Everything I have loved has been taken from me (apart from the BF) and I’m still here. Life goes on…

Thought Extraction

It’s so wonderful being alive for the end of the United States. Genuinely. It’s been quite the treat. I always was curious how Germany could go from a republic into a fascist regime that killed people… yet here we are! It was for the price of eggs! Even after he has said the most horrific shit, ON TAPE, people still chose the felon over the prosecutor. Heard ya America. Heard. Ya.

My original plan was to immediately list the house for sale and get the fuck out of here. But my brother has killed that because I cannot leave the people I love behind. I know charlie would want me to take care of him so… I’m bound by some ridiculous sense of duty. Fuck!

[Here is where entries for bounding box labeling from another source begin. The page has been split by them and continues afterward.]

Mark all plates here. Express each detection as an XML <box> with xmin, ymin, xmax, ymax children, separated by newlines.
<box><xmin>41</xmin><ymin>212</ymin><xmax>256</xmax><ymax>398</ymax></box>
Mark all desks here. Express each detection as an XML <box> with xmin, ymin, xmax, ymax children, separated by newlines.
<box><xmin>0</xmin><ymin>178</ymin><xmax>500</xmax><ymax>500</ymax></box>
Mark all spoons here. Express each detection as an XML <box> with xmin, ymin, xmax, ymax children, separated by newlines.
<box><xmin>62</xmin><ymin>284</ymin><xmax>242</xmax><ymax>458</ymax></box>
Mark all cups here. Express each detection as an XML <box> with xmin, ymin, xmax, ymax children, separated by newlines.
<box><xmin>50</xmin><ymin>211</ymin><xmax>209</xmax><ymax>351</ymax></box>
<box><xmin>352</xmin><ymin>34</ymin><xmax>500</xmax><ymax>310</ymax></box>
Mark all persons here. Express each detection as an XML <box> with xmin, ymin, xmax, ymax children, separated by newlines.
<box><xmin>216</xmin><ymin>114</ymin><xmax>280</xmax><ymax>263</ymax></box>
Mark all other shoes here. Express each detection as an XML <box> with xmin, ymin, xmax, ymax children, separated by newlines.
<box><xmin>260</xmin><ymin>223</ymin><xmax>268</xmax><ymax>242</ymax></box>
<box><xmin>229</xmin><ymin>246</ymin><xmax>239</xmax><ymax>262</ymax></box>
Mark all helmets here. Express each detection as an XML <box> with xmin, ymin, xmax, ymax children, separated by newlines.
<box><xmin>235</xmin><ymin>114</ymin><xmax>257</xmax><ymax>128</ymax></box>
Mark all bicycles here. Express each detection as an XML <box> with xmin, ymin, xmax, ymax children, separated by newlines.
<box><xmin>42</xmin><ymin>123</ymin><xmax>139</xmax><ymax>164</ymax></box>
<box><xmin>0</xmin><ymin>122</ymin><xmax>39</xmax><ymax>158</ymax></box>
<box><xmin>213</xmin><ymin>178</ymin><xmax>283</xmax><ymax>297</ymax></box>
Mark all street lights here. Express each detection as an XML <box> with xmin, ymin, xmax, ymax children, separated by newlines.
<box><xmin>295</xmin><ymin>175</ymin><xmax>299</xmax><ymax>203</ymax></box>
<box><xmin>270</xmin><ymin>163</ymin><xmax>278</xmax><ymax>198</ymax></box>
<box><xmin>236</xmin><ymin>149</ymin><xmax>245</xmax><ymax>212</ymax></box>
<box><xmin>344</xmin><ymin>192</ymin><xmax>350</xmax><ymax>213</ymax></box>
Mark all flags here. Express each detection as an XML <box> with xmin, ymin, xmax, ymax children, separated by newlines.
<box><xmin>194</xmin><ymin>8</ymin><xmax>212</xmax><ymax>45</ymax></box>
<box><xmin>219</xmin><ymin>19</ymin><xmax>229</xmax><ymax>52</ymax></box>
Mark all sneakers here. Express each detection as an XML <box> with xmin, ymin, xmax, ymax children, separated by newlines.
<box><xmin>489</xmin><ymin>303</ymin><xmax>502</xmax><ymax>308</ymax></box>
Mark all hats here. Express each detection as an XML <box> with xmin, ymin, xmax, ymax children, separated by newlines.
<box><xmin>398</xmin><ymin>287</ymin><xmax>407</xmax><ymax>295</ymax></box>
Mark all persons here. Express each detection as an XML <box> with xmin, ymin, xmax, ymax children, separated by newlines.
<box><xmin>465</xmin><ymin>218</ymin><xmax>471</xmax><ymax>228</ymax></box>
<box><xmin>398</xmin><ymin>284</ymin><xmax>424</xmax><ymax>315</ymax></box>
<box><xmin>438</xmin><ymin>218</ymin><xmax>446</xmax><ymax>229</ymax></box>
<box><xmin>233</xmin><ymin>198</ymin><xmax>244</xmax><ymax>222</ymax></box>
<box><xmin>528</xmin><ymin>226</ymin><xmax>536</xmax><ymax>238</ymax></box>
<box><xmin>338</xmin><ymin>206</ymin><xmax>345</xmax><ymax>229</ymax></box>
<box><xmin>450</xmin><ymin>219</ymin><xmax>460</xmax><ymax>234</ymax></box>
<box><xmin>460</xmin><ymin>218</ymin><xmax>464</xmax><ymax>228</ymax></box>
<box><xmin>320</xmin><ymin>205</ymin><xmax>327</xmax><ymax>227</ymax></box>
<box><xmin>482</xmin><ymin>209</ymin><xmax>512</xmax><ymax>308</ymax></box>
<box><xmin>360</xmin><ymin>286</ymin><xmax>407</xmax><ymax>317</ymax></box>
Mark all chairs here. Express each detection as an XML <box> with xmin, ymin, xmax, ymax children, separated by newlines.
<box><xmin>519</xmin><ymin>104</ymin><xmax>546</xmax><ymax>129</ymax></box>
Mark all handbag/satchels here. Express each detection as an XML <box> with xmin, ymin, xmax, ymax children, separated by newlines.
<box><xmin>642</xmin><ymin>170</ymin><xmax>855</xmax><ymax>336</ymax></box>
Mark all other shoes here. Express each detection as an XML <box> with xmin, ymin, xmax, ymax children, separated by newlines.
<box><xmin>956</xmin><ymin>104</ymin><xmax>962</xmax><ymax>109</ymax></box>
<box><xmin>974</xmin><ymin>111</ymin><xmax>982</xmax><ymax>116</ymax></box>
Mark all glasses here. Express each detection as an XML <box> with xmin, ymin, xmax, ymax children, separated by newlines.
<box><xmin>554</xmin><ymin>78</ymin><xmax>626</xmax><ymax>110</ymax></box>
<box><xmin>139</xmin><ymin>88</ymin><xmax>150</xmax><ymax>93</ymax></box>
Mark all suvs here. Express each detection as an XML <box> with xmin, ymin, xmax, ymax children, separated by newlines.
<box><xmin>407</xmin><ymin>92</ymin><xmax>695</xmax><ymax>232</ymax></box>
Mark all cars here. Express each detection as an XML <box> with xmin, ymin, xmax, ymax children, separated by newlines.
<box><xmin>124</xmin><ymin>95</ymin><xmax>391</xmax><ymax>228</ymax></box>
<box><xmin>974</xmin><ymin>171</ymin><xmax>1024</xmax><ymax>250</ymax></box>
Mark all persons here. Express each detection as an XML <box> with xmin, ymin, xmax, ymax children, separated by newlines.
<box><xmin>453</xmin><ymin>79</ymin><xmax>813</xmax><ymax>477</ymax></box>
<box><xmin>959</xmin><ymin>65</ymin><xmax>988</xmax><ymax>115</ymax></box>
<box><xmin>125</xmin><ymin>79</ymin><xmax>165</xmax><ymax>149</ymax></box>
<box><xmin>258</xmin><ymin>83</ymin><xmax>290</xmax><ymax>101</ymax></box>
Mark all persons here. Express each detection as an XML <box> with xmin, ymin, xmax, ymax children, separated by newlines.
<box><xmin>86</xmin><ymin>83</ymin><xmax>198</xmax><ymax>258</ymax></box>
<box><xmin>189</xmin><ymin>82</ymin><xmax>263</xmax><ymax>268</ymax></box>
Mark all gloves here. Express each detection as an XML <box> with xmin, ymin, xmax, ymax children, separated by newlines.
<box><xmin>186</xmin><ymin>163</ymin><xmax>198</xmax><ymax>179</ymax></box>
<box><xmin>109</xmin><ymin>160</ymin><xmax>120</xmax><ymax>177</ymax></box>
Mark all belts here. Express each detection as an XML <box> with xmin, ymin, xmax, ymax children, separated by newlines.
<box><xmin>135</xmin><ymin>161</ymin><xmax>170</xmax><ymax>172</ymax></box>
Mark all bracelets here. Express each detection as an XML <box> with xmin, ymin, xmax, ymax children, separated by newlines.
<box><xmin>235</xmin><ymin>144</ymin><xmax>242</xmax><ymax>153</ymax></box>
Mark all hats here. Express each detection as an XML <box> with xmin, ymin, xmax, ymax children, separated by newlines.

I genuinely cannot wait for him to implement everything they want. That’s not sarcasm. I want them to make everyone’s lives fucking miserable. I cannot wait for it. It’s going to be fucking epic. And if they get to a point where they criminalize me or put me in a camp… I am very prepared to die. That isn’t hyperbole. Last night I thought about taking an entire bottle of pills but stopped myself for a few reasons. One being that I would not want to traumatize my brother. It’s just not in me to lay that level of emotional burden on someone else. The other being that I know my husband would be angry with me if I did. He explicitly told me he wanted me to keep living. Have a wonderful life. And in doing so I would be breaking his only request.

So here I am, accepting the things I cannot change and willing the courage in me to change the things I can. I don’t know what tomorrow will look like but I am enthusiastic that it will be something that will hurt everyone. And I get to sit there with my mock shock and go “who could have predicted this?” Or my favorite: “Schucks. That sucks. Bummer.”

Everything that will transpire will not touch me. Everything detailed in project 2025 doesn’t affect me. So let it all fucking burn. Take away the epa, the department of education, take away every bit of women’s rights. Do it all. And if I wind up dead… just know I accepted my death with open arms. Once again I get to be with my husband, wherever that may be. And I will truly be at peace.